- Patchwork Film Poster
- Directed by: Tyler MacIntyre
- Written by: Chris Lee Hill; Tyler MacIntyre;
- Produced by: Jason Klein; Jonathan Lonsdale; Ethan Webman; Aaron Webman; John Negropontes;
- Starring: Corey Sorenson; Tory Stolper; Tracey Fairaway; Maria Blasucci;
- Edited by: Tyler MacIntyre
- Music by: Russ Howard III;
- Distributed by: The Orchard
- Release dates: October 17, 2015 (Screamfest Horror Film Festival); June 6, 2017 (United States);
- Running time: 87 minutes
- Country: United States
- Language: English

= Patchwork (2015 film) =

Patchwork is a 2015 American horror film directed by Tyler MacIntyre, from a screenplay from Chris Lee Hill and MacIntyre. It was shown in film festivals starting in 2015 and officially released in 2017.

==Reception==
According to Derek Anderson of Daily Dead, the film is "A delightfully dark, Frankenstein-themed horror comedy about a re-animated corpse, made from the stitched together body parts of three murdered young women, that decides to go on a bloody quest to find their killer and avenge their deaths!"
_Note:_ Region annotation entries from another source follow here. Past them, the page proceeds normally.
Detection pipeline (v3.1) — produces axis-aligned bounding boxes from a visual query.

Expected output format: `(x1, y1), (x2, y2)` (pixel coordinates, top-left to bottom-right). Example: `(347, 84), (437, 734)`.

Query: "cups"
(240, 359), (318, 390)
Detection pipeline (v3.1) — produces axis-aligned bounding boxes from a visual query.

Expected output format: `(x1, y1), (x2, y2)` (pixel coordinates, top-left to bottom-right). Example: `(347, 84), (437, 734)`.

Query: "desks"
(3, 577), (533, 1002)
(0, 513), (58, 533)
Daniel Kurland of Screen Rant called the film "a cutting commentary on gender dynamics and female empowerment" that "is truer to the source text than the more modern narrative."

==Awards==
The film received 8 awards including the 2015 Screamfest Awards for Best Editing and Best Picture, and the Toronto After Dark Film Festival awards for Best Actress and Film Most Want to See A Sequel To. It won again in 2016 during its international debuts at the Fantaspoa International Fantastic Film Festival for Best Screenplay and the Nocturna Madrid International Fantastic Film Festival for Best Film.